◆ **Entries provided**
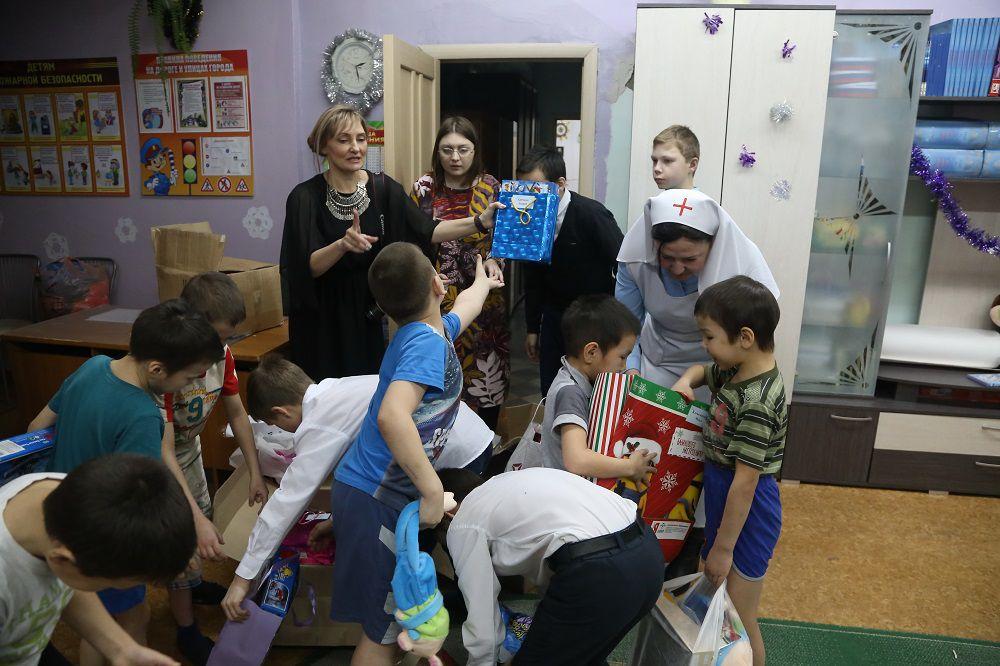 Мечты сбываются. В рамках акции «Дари радость на Рождество» в дудинский детский дом добровольцы из Норильска отвезли 59 подарков.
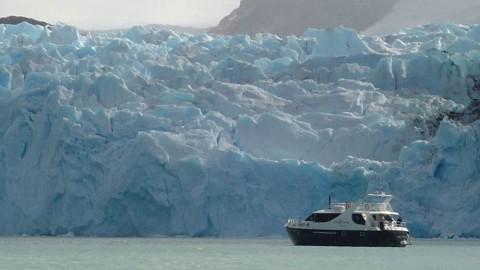 Crucero Leal frente al Glaciar Spegazzini
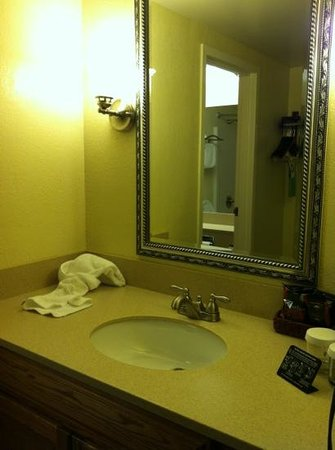 Cambridge, OH: new king hospitality suite. room 275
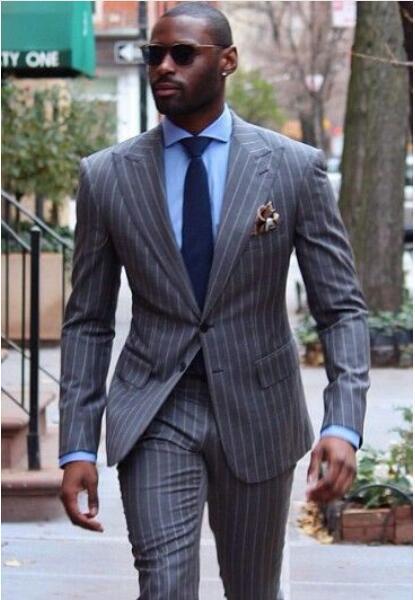 Trajes clásicos para hombres Nuevos diseños 2018 Trajes de moda para hombres Trajes de pantalón corto de rayas grises Terno Masculino Trajes de esmoquin ajustados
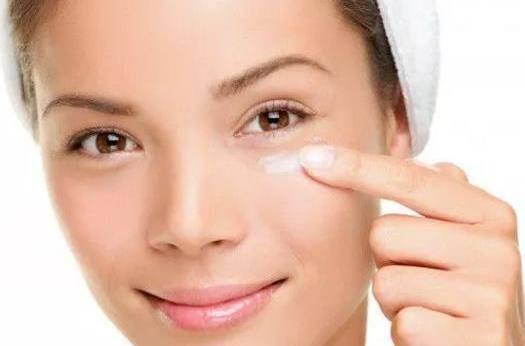 脂肪粒是因为什么长出来的 在眼睛旁边的脂肪粒怎么消除?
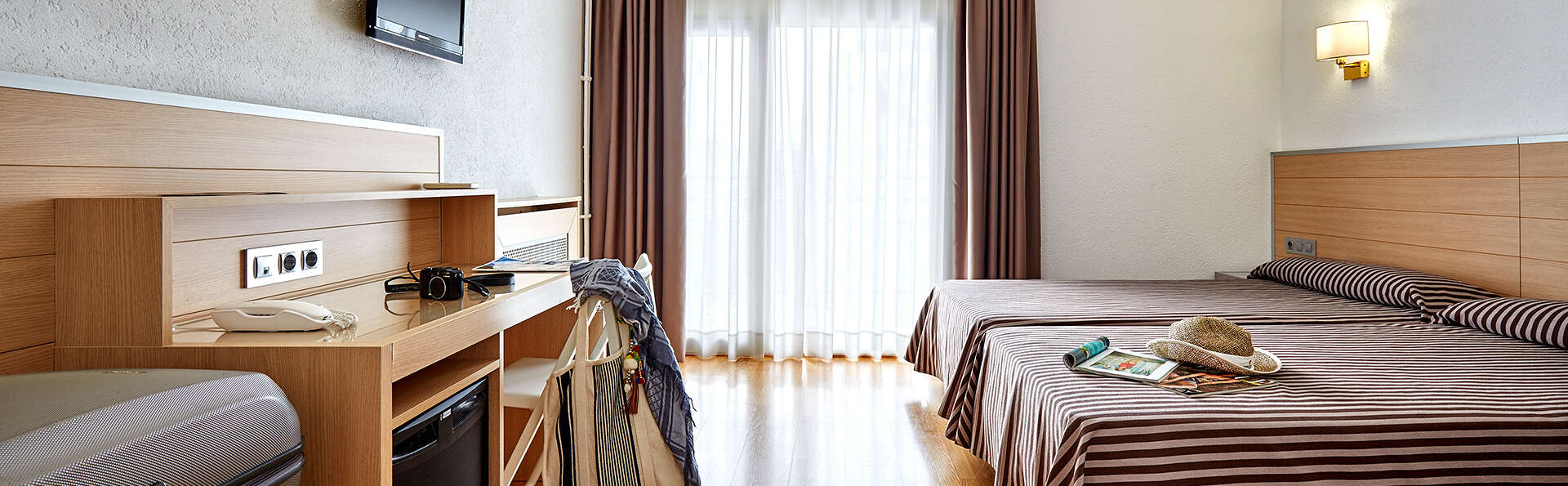 Gran hotel Flamingo (Adults Only) - Edit_New_Room2.jpg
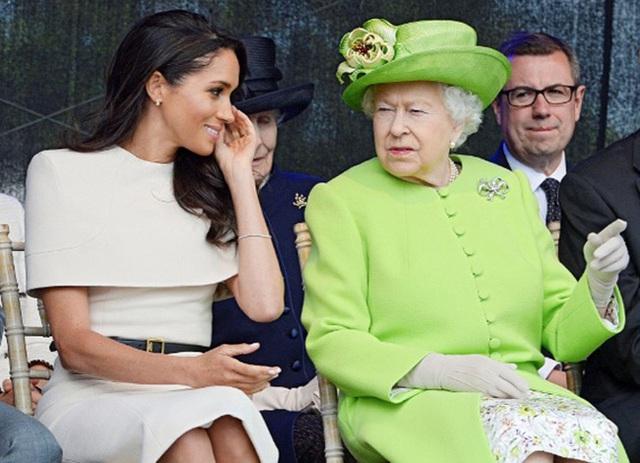 Chuyên gia tiết lộ hành động cao thượng của Nữ hoàng Anh dành cho Meghan khi ở hoàng gia nhưng nữ công tước đã bỏ lỡ vì quá tham vọng - Ảnh 1.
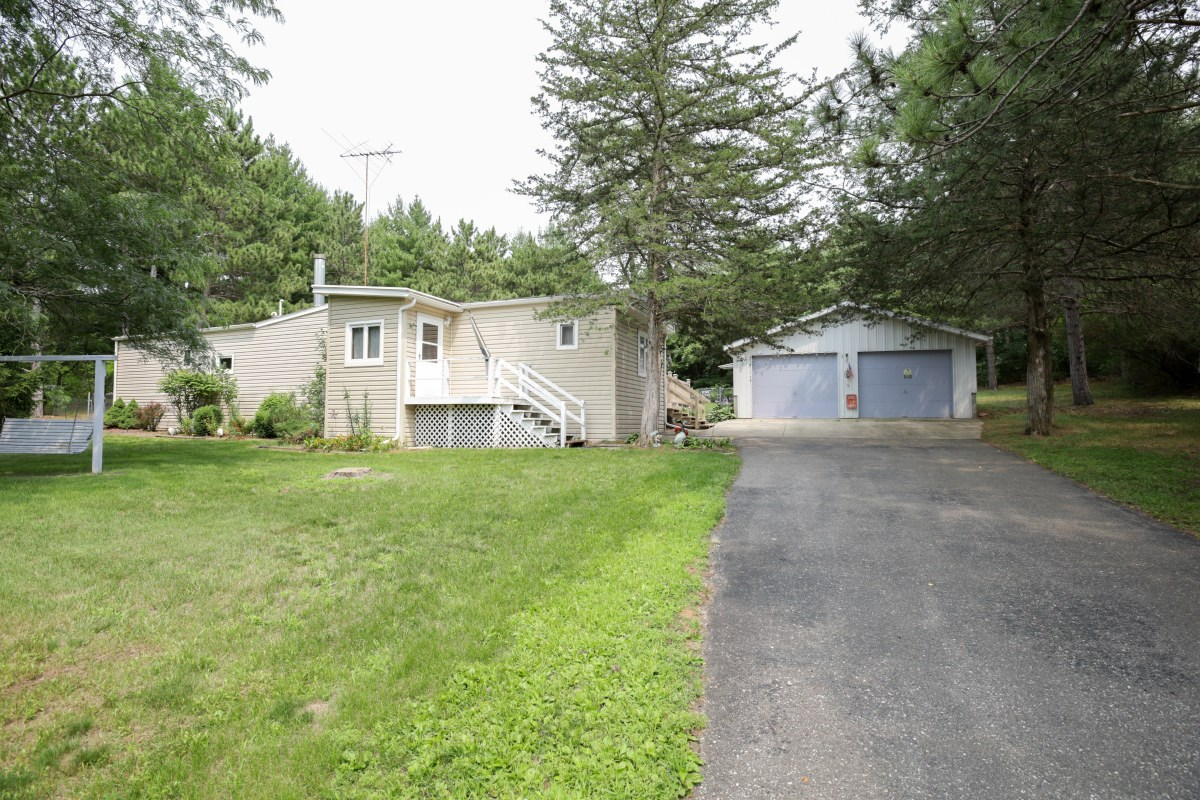 2-3 bedroom only blocks from Lake Mason Briggsville WI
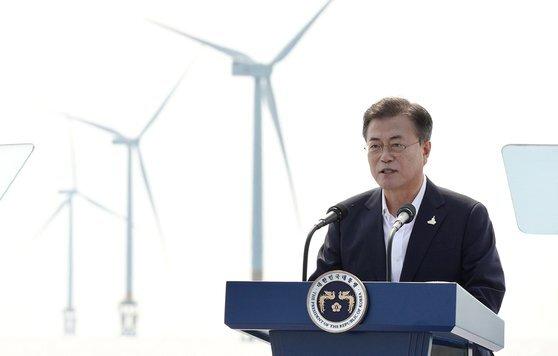 문재인 대통령이 17일 전북 부안군에 위치한 서남권 해상풍력 실증단지에서 열린 '한국판 뉴딜, 그린 에너지 현장 - 바람이 분다' 행사에서 인사말을 하고 있다. 사진 청와대 제공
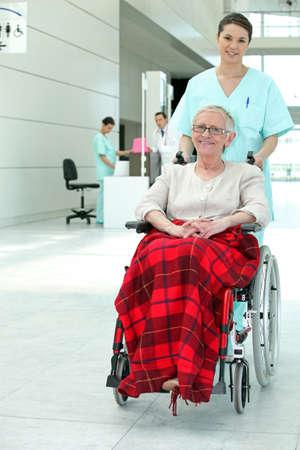 persona en silla de ruedas: V�lida la mujer en el hospital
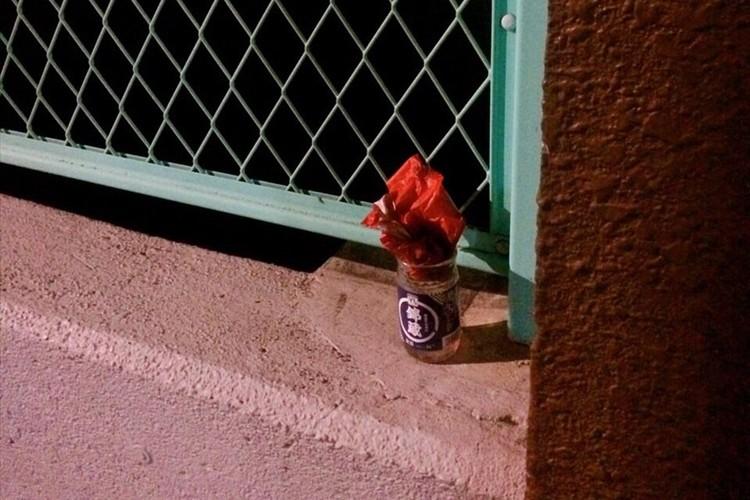 路上のワンカップに花が生けてあったので「蒲田もまだまだ捨てたものではないな」と思いきや・・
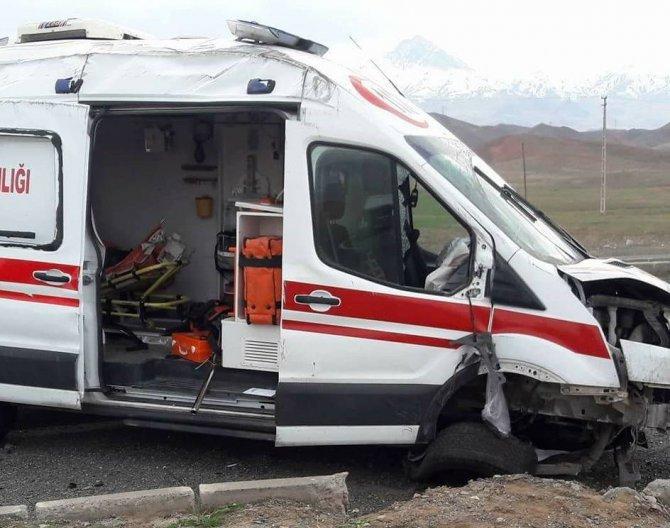 Iğdır'da ambulans kaza yaptı: 2 ölü, 6 yaralı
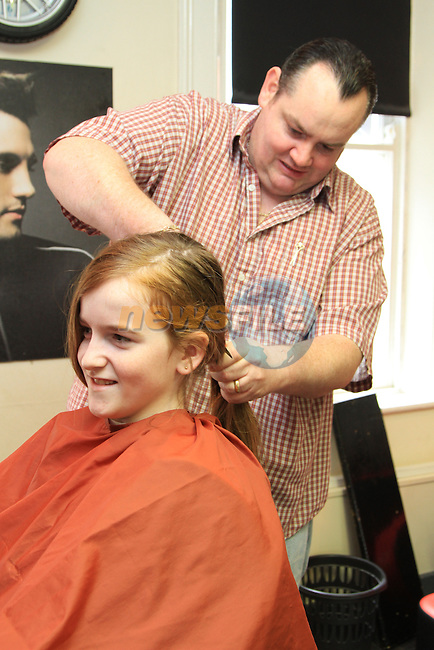 Hair Cut for Charity.Picture: Fran Caffrey / www.newsfile.ie.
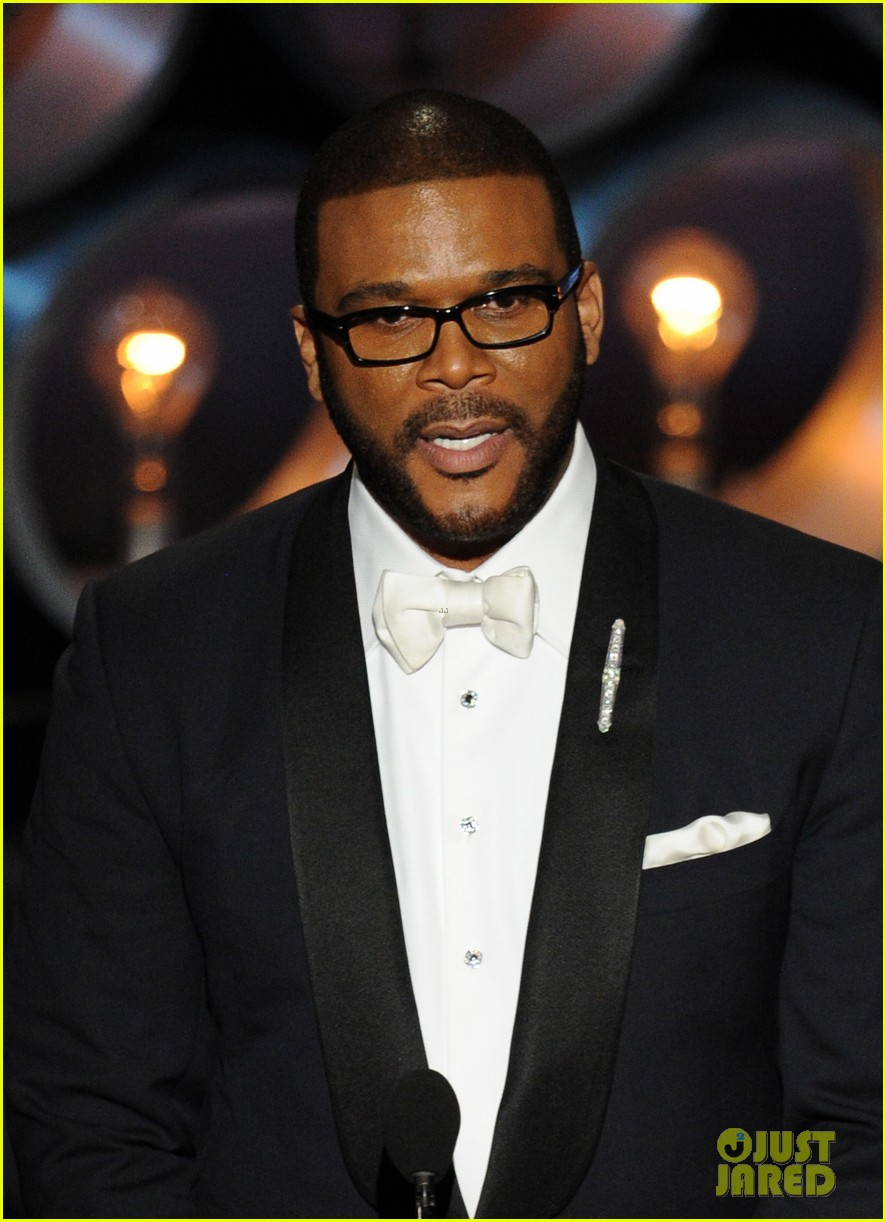 tyler perry presents at oscars 2014 05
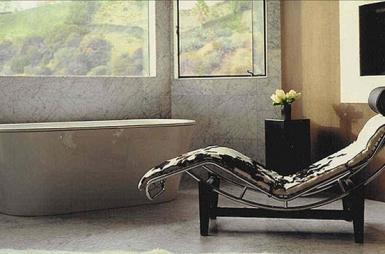 Antes de desocupar a casa, Christina tinha um divã próximo à banheira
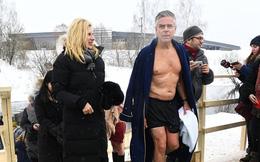 """Đại sứ Mỹ tại Nga """"nhập gia tùy tục"""" tắm trong hồ lạnh như ông Vladimir Putin"""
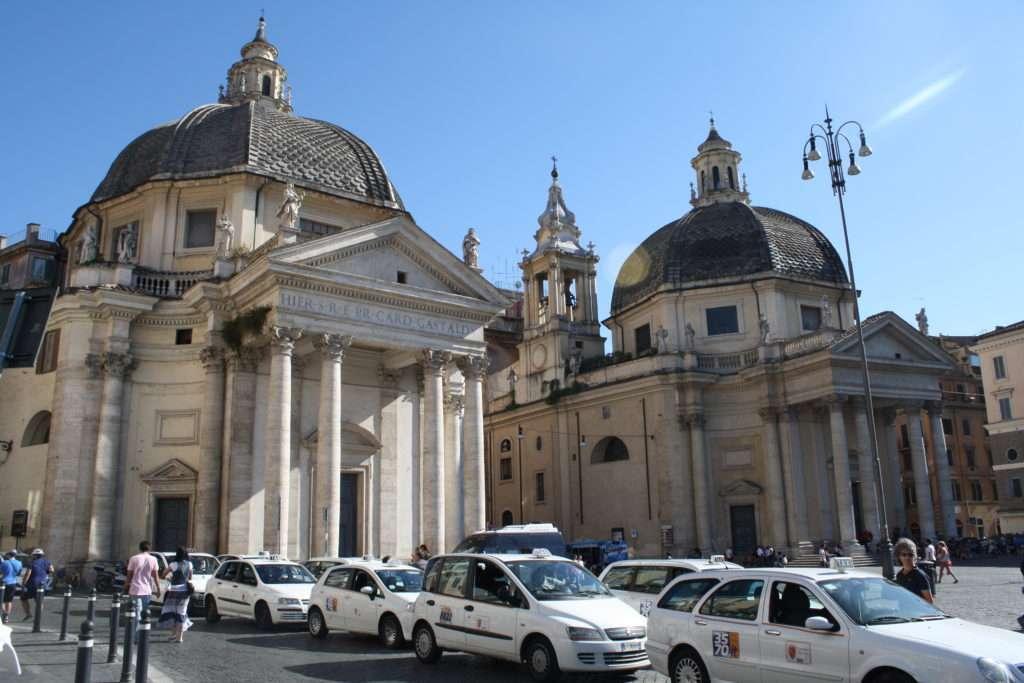 İkiz Kiliseler; Chiesa di Santa Maria dei Miracoli ve Basilica di Santa Maria in Montesanto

◆ **Try it**
Set the entries down exactly, but not the pictures.

◆ **Output**
 Мечты сбываются. В рамках акции «Дари радость на Рождество» в дудинский детский дом добровольцы из Норильска отвезли 59 подарков.
 Crucero Leal frente al Glaciar Spegazzini
 Cambridge, OH: new king hospitality suite. room 275
 Trajes clásicos para hombres Nuevos diseños 2018 Trajes de moda para hombres Trajes de pantalón corto de rayas grises Terno Masculino Trajes de esmoquin ajustados
 脂肪粒是因为什么长出来的 在眼睛旁边的脂肪粒怎么消除?
 Gran hotel Flamingo (Adults Only) - Edit_New_Room2.jpg
 Chuyên gia tiết lộ hành động cao thượng của Nữ hoàng Anh dành cho Meghan khi ở hoàng gia nhưng nữ công tước đã bỏ lỡ vì quá tham vọng - Ảnh 1.
 2-3 bedroom only blocks from Lake Mason Briggsville WI
 문재인 대통령이 17일 전북 부안군에 위치한 서남권 해상풍력 실증단지에서 열린 '한국판 뉴딜, 그린 에너지 현장 - 바람이 분다' 행사에서 인사말을 하고 있다. 사진 청와대 제공
 persona en silla de ruedas: V�lida la mujer en el hospital
 路上のワンカップに花が生けてあったので「蒲田もまだまだ捨てたものではないな」と思いきや・・
 Iğdır'da ambulans kaza yaptı: 2 ölü, 6 yaralı
 Hair Cut for Charity.Picture: Fran Caffrey / www.newsfile.ie.
 tyler perry presents at oscars 2014 05
 Antes de desocupar a casa, Christina tinha um divã próximo à banheira
 """Đại sứ Mỹ tại Nga """"nhập gia tùy tục"""" tắm trong hồ lạnh như ông Vladimir Putin"""
 İkiz Kiliseler; Chiesa di Santa Maria dei Miracoli ve Basilica di Santa Maria in Montesanto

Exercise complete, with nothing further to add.